The Securities and Exchange Commission has issued an Order Instituting Administrative Proceedings against Next Financial regarding Next's transition practices. The SEC has alleged a violation of Regulation S-P regarding customer privacy. It is strange to see the SEC get involved in recruiting matters, but there's a twist here that should have been obvious, but apparently wasn't.
According to the SEC, Next has a "transition team" whose responsibility it was to help new brokers join the firm. No problem there. Next's team had a spreadsheet which the incoming brokers were supposed to fill out. The spreadsheet asked for more information than is necessary to facilitate a transfer, but still no big deal.
So why is the SEC involved? According to the filing, Next employees would access the "losing" firm's computer system and access their customer records. How did they accomplish this? Using the usernames and passwords of the incoming brokers, that's how. Did anyone at Next think this was appropriate? Of course it wasn't. A monkey living in a tree would know that this was inappropriate.

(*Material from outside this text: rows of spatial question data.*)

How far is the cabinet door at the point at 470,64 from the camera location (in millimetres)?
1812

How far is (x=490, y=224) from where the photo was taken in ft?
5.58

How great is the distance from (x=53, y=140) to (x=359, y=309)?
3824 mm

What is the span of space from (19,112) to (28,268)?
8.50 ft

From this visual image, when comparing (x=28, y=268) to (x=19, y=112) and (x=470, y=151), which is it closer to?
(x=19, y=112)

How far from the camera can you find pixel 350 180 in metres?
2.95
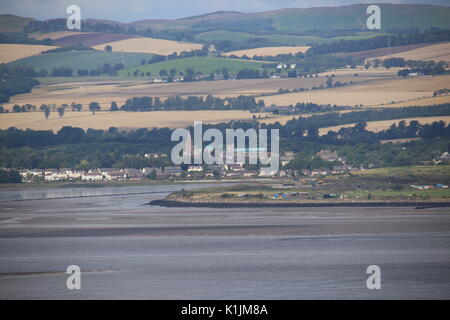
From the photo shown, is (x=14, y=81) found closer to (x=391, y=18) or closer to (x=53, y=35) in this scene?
(x=53, y=35)

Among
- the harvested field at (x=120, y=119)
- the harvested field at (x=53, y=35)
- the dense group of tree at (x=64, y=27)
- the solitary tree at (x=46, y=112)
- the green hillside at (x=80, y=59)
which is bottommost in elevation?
the harvested field at (x=120, y=119)

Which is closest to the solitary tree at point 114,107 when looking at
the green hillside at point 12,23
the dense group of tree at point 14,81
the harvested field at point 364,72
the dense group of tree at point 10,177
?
the dense group of tree at point 14,81

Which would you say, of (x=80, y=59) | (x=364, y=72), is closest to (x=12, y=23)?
(x=80, y=59)

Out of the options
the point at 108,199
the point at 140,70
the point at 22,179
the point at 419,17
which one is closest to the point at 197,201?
the point at 108,199

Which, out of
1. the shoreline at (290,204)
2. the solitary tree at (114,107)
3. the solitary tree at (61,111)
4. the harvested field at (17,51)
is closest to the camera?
the shoreline at (290,204)

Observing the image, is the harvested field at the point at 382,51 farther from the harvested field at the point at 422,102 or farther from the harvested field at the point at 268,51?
the harvested field at the point at 422,102

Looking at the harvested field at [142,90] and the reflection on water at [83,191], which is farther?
the harvested field at [142,90]

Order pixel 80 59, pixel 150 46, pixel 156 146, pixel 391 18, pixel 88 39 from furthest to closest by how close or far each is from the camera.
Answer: pixel 391 18 < pixel 88 39 < pixel 150 46 < pixel 80 59 < pixel 156 146
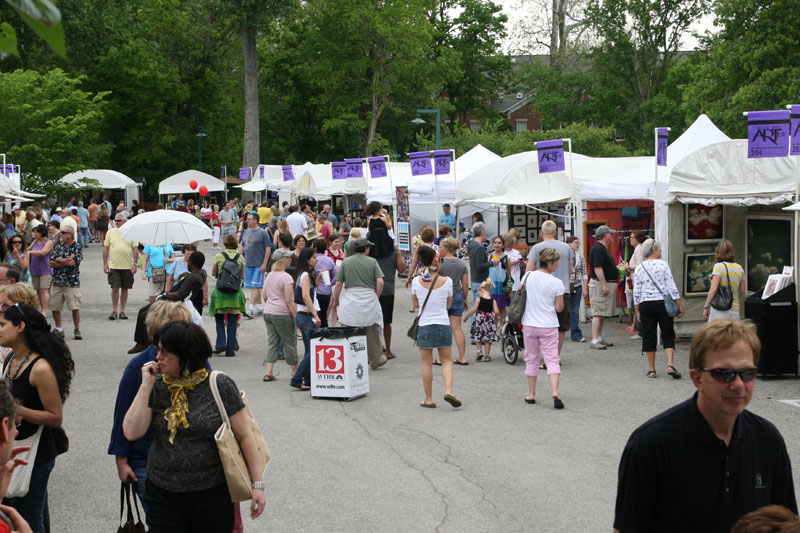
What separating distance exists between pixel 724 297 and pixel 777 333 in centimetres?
77

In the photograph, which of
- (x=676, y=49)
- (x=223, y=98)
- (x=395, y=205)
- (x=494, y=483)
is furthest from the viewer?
(x=223, y=98)

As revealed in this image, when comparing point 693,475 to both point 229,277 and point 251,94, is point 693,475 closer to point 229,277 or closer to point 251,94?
point 229,277

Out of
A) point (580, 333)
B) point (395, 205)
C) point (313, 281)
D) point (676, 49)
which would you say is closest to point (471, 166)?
point (395, 205)

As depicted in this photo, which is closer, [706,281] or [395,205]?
[706,281]

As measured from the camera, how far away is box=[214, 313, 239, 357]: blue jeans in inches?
539

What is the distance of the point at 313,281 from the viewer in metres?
12.1

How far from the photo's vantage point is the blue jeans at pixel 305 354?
1124 centimetres

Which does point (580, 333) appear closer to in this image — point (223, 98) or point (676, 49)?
point (676, 49)

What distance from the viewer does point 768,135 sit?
12672 millimetres

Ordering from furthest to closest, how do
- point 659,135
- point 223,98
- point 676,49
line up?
point 223,98 → point 676,49 → point 659,135

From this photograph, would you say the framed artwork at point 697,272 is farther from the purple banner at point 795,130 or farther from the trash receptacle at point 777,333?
the trash receptacle at point 777,333

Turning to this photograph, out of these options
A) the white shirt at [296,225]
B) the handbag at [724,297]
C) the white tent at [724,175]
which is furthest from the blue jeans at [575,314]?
the white shirt at [296,225]

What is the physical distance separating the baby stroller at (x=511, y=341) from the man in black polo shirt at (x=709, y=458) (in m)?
9.89

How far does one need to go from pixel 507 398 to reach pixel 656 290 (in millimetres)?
2527
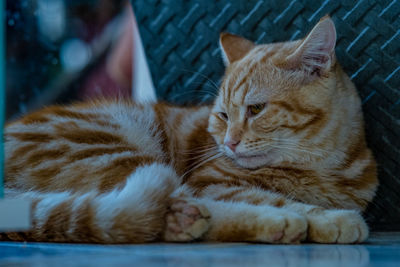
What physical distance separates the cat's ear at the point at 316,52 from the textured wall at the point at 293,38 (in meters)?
0.23

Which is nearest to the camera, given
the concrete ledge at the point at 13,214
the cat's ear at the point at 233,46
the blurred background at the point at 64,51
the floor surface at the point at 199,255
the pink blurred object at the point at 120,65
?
the floor surface at the point at 199,255

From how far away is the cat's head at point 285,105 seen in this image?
6.19ft

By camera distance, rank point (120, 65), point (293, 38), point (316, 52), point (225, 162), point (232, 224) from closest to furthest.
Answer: point (232, 224)
point (316, 52)
point (225, 162)
point (293, 38)
point (120, 65)

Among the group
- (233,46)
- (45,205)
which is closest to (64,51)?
(233,46)

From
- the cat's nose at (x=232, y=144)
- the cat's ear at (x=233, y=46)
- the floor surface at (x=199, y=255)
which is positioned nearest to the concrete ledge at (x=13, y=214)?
the floor surface at (x=199, y=255)

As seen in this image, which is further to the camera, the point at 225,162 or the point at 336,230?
the point at 225,162

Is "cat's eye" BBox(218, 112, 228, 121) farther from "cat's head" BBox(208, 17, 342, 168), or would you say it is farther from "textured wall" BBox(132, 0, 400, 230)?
"textured wall" BBox(132, 0, 400, 230)

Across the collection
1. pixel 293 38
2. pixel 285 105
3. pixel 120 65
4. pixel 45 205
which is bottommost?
pixel 120 65

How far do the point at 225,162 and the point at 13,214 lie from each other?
93 cm

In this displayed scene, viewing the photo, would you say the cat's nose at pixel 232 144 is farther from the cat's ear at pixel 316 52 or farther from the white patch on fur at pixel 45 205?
the white patch on fur at pixel 45 205

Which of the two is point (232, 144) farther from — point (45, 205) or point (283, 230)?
point (45, 205)

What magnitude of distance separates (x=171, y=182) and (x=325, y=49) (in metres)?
0.76

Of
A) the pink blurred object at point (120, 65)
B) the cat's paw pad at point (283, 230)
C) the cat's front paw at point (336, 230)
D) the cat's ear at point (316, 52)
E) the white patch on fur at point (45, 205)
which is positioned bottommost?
the pink blurred object at point (120, 65)

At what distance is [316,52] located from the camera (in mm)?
1896
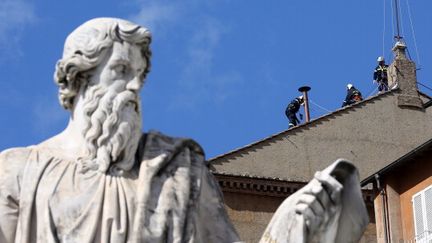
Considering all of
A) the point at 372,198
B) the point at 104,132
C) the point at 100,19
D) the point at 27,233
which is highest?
the point at 372,198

There are areas in the recruiting venue where the SEC has been the equivalent of the piano player in a bordello "You mean this is a house of ill-repute?" Customer information has moved between firms for years and years. This is the way business has been done. Next, as far as getting this information from its recruits in anticipation of their arrival, was doing nothing out of the ordinary.
Accessing another firm's computer system is a whole different story. There are legal implications that are far greater than just a Regulation S-P violation, such as legislation, Federal and State, protecting firms against unauthorized use of their computers by outsiders or hackers. In law school we were taught that bad cases make bad law. This could be a bad case and the fallout could affect the entire securities industry.
That's the view from The Law Planet - Jupiter, Florida.